You can use the custom instrumentation instructions below to emit cache spans:

  1. Set the cache value with whatever cache library you happen to be using.
  2. Wrap the part of your application that uses the cached value with a span
  3. Set op to cache.put.
  4. Set cache.item_size to an integer representing the size of the cached item.

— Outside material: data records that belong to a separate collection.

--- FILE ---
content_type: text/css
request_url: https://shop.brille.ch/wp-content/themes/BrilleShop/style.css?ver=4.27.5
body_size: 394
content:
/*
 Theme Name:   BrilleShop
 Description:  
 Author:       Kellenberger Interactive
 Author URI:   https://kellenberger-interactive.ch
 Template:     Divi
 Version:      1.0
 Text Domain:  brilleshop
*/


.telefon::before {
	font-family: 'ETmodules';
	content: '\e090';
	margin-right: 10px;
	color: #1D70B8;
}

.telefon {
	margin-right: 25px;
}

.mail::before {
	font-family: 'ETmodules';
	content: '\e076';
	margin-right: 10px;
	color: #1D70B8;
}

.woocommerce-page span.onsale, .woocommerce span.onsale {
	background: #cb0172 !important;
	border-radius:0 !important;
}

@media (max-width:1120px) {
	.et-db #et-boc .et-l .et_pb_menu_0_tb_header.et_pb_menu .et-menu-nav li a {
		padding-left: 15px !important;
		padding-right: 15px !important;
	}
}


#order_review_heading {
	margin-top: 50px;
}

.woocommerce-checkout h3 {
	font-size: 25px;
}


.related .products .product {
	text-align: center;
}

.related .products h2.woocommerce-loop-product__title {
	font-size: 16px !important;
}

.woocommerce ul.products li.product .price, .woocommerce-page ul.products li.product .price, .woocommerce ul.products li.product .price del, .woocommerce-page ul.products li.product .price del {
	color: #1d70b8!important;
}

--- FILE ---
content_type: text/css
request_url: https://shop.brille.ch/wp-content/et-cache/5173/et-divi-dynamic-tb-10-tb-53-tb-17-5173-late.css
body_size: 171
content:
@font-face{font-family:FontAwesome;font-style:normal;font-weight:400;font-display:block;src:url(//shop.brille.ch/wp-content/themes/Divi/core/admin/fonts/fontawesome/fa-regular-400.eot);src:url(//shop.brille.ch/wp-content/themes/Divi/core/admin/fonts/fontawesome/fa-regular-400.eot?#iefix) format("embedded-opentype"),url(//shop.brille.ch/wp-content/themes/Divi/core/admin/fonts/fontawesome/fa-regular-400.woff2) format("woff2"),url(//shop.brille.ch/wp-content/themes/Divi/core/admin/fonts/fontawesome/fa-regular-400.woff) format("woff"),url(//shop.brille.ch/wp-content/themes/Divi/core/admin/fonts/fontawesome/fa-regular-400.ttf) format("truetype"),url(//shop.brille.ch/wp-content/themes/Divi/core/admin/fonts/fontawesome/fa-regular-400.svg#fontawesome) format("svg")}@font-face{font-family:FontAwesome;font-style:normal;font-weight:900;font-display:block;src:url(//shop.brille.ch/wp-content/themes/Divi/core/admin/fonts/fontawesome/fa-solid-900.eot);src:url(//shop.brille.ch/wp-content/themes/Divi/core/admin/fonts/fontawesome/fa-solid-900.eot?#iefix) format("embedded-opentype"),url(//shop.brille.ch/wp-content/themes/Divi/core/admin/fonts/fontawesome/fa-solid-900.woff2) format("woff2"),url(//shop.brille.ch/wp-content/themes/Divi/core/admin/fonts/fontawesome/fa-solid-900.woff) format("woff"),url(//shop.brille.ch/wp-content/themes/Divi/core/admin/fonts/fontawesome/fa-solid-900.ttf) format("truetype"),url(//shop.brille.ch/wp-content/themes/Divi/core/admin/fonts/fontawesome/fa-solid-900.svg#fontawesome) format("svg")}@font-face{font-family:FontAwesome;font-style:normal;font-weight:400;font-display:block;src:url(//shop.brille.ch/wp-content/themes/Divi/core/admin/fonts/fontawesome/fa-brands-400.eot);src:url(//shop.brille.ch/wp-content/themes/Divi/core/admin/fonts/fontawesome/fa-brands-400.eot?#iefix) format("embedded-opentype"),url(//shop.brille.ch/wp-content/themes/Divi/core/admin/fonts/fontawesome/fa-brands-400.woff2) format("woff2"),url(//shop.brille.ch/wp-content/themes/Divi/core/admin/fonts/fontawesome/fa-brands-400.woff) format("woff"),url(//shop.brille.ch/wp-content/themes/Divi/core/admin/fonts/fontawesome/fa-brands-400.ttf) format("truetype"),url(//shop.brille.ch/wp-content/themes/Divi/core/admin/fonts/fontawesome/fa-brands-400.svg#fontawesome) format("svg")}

(The steps described above are documented in the snippet.)

Copied
import java.util.Arrays;
import io.sentry.ISpan;
import io.sentry.Sentry;

@Override
public void put(String key, Object value) {
    final ISpan parentSpan = Sentry.getSpan();
    if (parentSpan == null) {
        delegate.put(key, value);
    } else {
        ISpan childSpan = parentSpan.startChild("cache.put", key);
        try {
            // Describe the cache server you are accessing
            childSpan.setData("network.peer.address", "cache.example.com/supercache");
            childSpan.setData("network.peer.port", 9000);

            // Add the key you want to set
            childSpan.setData("cache.key", Arrays.asList(key));

            // Set size of the cached value
            childSpan.setData("cache.item_size", 123);

            delegate.put(key, value);
        } catch (Exception e) {
            childSpan.setThrowable(e);
            childSpan.setStatus(SpanStatus.INTERNAL_ERROR);
            throw e;
        } finally {
            childSpan.finish();
        }
    }
}

You can use the custom instrumentation instructions below to emit cache spans:

  1. Fetch the cached value from whatever cache library you happen to be using.
  2. Wrap the part of your application that uses the cached value with with sentry_sdk.start_span(...)
  3. Set op to cache.get.
  4. Set cache.hit to a boolean value representing whether the value was successfully fetched from the cache or not.
  5. Set cache.item_size to an integer representing the size of the cached item.

(The steps described above are documented in the snippet.)

Copied
import java.util.Arrays;
import io.sentry.ISpan;
import io.sentry.Sentry;

@Override
public Object get(String key) {
    final ISpan parentSpan = Sentry.getSpan();
    if (parentSpan == null) {
        return delegate.get(key);
    } else {
        ISpan childSpan = parentSpan.startChild("cache.get", key);
        try {
            // Describe the cache server you are accessing
            childSpan.setData("network.peer.address", "cache.example.com/supercache");
            childSpan.setData("network.peer.port", 9000);

            // Add the key you want to set
            childSpan.setData("cache.key", Arrays.asList(key));

            Object value = delegate.get(key);
            childSpan.setData("cache.hit", value != null);

            // Set size of the cached value
            childSpan.setData("cache.item_size", 123);

            return value;
        } catch (Exception e) {
            childSpan.setThrowable(e);
            childSpan.setStatus(SpanStatus.INTERNAL_ERROR);
            throw e;
        } finally {
            childSpan.finish();
        }
    }
}

You should now have the right spans in place. Head over to the Cache dashboard to see how your cache is performing.